Можно ли вернуться к корням, попытаться примерить на себя и обжить то, что когда-то могло существовать? Да, если использовать для этого не декоративность артефактов (всё равно, надев музейное убранство, останешься ряженным), а телесные практики.
В «Девъ» Екатерины Кисловой, поставленном в московском «Центре драматургии и режиссуры», на сцене девять исполнительниц — и представленные ими три ипостаси, три возраста, проживаемые каждой. Девушки стройны, гибки, не имеют права говорить. Они пока лишь входят в мир и чаще прогибаются под его тяжестью, падают тяжёлыми плетевидными руками вниз, клонят головы к полу. Жёны монументальны, привыкли уже к тяготам, и работают, и празднуют с одинаковой лёгкой грустью. Им принадлежит право описывать окружающий мир — пение.
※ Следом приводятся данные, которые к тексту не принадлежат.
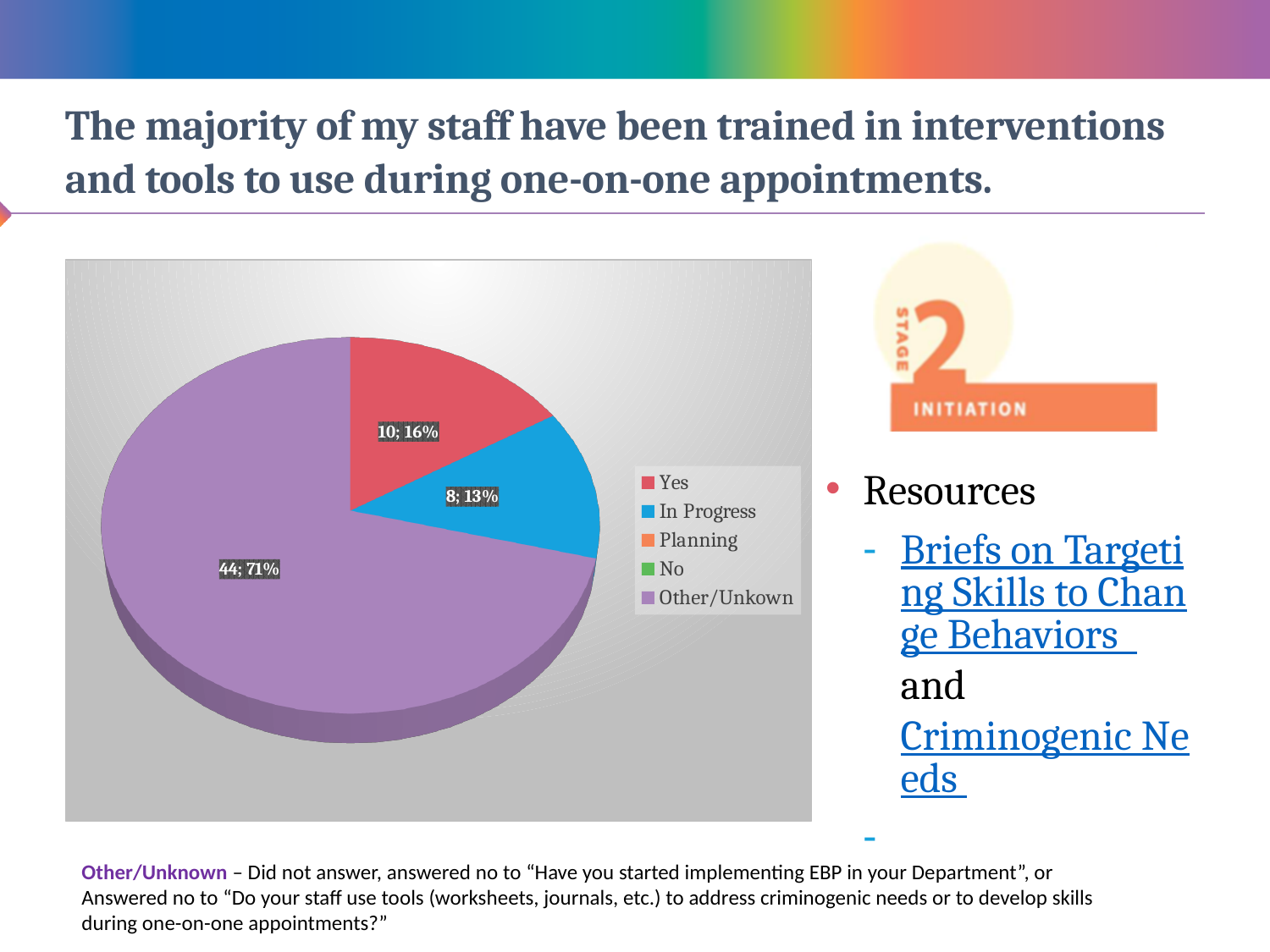
How many entries does the legend of the pie chart list? 5 What kind of chart is shown on the slide? pie chart What is the difference in count between the Other/Unknown slice and the Yes slice? 34 Which of the visible slices is the smallest? In Progress Which legend entries have no visible slice in the pie? Planning and No Which slice is larger, Yes or In Progress? Yes Which category has the largest slice of the pie? Other/Unknown What colour is the Other/Unknown slice in the pie chart? purple What count and percentage are shown for the Other/Unknown slice? 44; 71% What share of the pie does the Yes slice represent? 16% What count and percentage are shown for the In Progress slice? 8; 13% What count and percentage are shown for the Yes slice? 10; 16%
Кислова не занимается реконструкцией: нафантазированная ей женская половина скорее отражает особенности вечнобабьего средних широт, чем восходит к всамделешней деревне. Её стонущие, извивающиеся героини последовательно воспроизводят основные этапы биографии. У них нет любви — но есть сношения, нет семей — но есть физические тяготы беременности, связи превращаются в оковы. Несчастья стабильны, стыд въелся в кожу — и из этого берёт начало заново создаваемый язык тела. Он аскетичен, немного приглушён (в работе не до плясок, не до хороводов и лебёдушек), но настойчив и точен. Втянутая к позвоночнику грудь и брошенные вниз кисти напоминают силуэт плакучих ив, мягкие проседания бёдер с разведёнными коленями отмечают и метафорическую ношу, вбивающую в почву и в то же время и укоренённость, твёрдость, устойчивость, без которой не протянуть. А в радости или гордости героини «Девъ» напоминают птиц — вытягиваясь вертикально, клинообразно поднимают руки.
В этих позах, в том, какие истории выбираются для коллажа, в невзвинченном тоне песен, полных смиренного достоинства и заключается заново собранная мифологема. Кислова, взяв за основу деревенский уклад, переосмысляет его и ищет способы говорить не о подвигах или вечной благости. В каком-то смысле этот опирающийся сам на себя девичий край (ни одного мужчины на сцене, ни намёка на их присутствие где-либо в обозримом пространстве) являет опрокинутый в прошлое тихий феминистский разговор. И в этом смысле «Девъ» ни капли не традиционен, несмотря на внешний антураж. Он говорит с древностью, её (воображаемым) укладом, но пересоздаёт картину, пользуясь современными понятиями и этикой. Все эти мощные, поющие не на зал, но на целое бескрайнее поле женщины и молчаливо оттанцовывающие ежедневные права девки — настоящие амазонки. Хотя это слово применят к активисткам намного позже.